*DOCUMENT PASSAGE*
-*-

Alteration of cGAS-STING signaling pathway components in the mouse cortex and hippocampus during healthy brain aging

• Published in: Frontiers in aging neuroscience Vol. 16; p. 1429005
• Main Authors: Passarella, Sergio, Kethiswaran, Shananthan, Brandes, Karina, Tsai, I-Chin, Cebulski, Kristin, Kröger, Andrea, Dieterich, Daniela C, Landgraf, Peter
• Format: Journal Article
• Language: English
• Published: Switzerland Frontiers Media S.A 01.08.2024
• Subjects: autophagy; brain aging; cGAS-STING pathway; cortex; hippocampus; Neuroscience; senescence; cortex; senescence; brain aging; autophagy; hippocampus; cGAS-STING pathway
• ISSN: 1663-4365; 1663-4365
• DOI: 10.3389/fnagi.2024.1429005

The cGAS-STING pathway is a pivotal element of the innate immune system, recognizing cytosolic DNA to initiate the production of type I interferons and pro-inflammatory cytokines. This study investigates the alterations of the cGAS-STING signaling components in the cortex and hippocampus of mice aged 24 and 108 weeks. In the cortex of old mice, an increase in the dsDNA sensor protein cGAS and its product 2'3'-cGAMP was observed, without corresponding activation of downstream signaling, suggesting an uncoupling of cGAS activity from STING activation. This phenomenon may be attributed to increased dsDNA concentrations in the EC neurons, potentially arising from nuclear DNA damage. Contrastingly, the hippocampus did not exhibit increased cGAS activity with aging, but there was a notable elevation in STING levels, particularly in microglia, neurons and astrocytes. This increase in STING did not correlate with enhanced IRF3 activation, indicating that brain inflammation induced by the cGAS-STING pathway may manifest extremely late in the aging process. Furthermore, we highlight the role of autophagy and its interplay with the cGAS-STING pathway, with evidence of autophagy dysfunction in aged hippocampal neurons leading to STING accumulation. These findings underscore the complexity of the cGAS-STING pathway's involvement in brain aging, with regional variations in activity and potential implications for neurodegenerative diseases.

-*-

*DATA SUPPLIED*
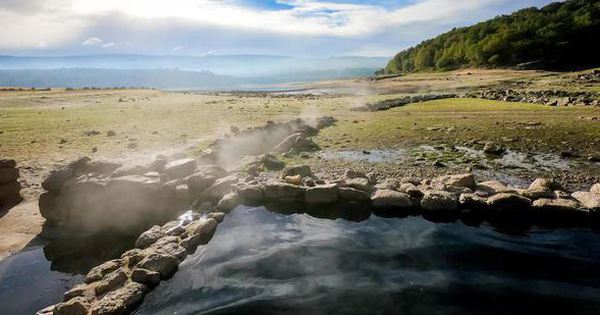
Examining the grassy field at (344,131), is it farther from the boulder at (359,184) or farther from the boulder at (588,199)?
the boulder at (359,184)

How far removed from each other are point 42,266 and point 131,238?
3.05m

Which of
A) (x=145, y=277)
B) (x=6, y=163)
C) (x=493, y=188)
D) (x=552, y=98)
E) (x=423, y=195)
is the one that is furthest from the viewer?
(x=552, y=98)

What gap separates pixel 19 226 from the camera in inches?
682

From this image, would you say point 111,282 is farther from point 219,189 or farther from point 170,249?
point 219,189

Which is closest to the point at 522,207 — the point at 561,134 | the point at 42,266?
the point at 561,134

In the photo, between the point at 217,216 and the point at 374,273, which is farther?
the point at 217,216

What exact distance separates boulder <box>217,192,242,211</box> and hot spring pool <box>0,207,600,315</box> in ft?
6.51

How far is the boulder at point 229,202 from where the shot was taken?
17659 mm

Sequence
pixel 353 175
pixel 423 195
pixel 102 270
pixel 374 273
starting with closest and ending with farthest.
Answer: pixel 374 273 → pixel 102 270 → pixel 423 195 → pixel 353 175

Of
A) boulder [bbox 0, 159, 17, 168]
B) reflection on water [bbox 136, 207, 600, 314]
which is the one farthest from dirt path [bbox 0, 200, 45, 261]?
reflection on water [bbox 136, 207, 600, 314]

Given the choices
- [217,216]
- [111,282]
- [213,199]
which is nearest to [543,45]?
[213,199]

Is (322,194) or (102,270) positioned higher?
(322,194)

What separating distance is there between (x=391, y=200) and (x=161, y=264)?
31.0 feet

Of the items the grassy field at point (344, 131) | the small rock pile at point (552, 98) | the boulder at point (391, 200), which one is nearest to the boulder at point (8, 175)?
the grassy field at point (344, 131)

-*-

*ACTIVITY 1*
In the abstract on cGAS-STING signaling in brain aging, what ages were the mice whose cortex and hippocampus were examined?
*ACTIVITY 2*
How would you render this sentence from the abstract on cGAS-STING signaling in brain aging in Spanish: "The cGAS-STING pathway is a pivotal element of the innate immune system, recognizing cytosolic DNA to initiate the production of type I interferons and pro-inflammatory cytokines."

*PROBLEM SOLUTION 1*
24 and 108 weeks.

*PROBLEM SOLUTION 2*
La vía cGAS-STING es un elemento fundamental del sistema inmunitario innato, que reconoce el ADN citosólico para iniciar la producción de interferones de tipo I y citocinas proinflamatorias.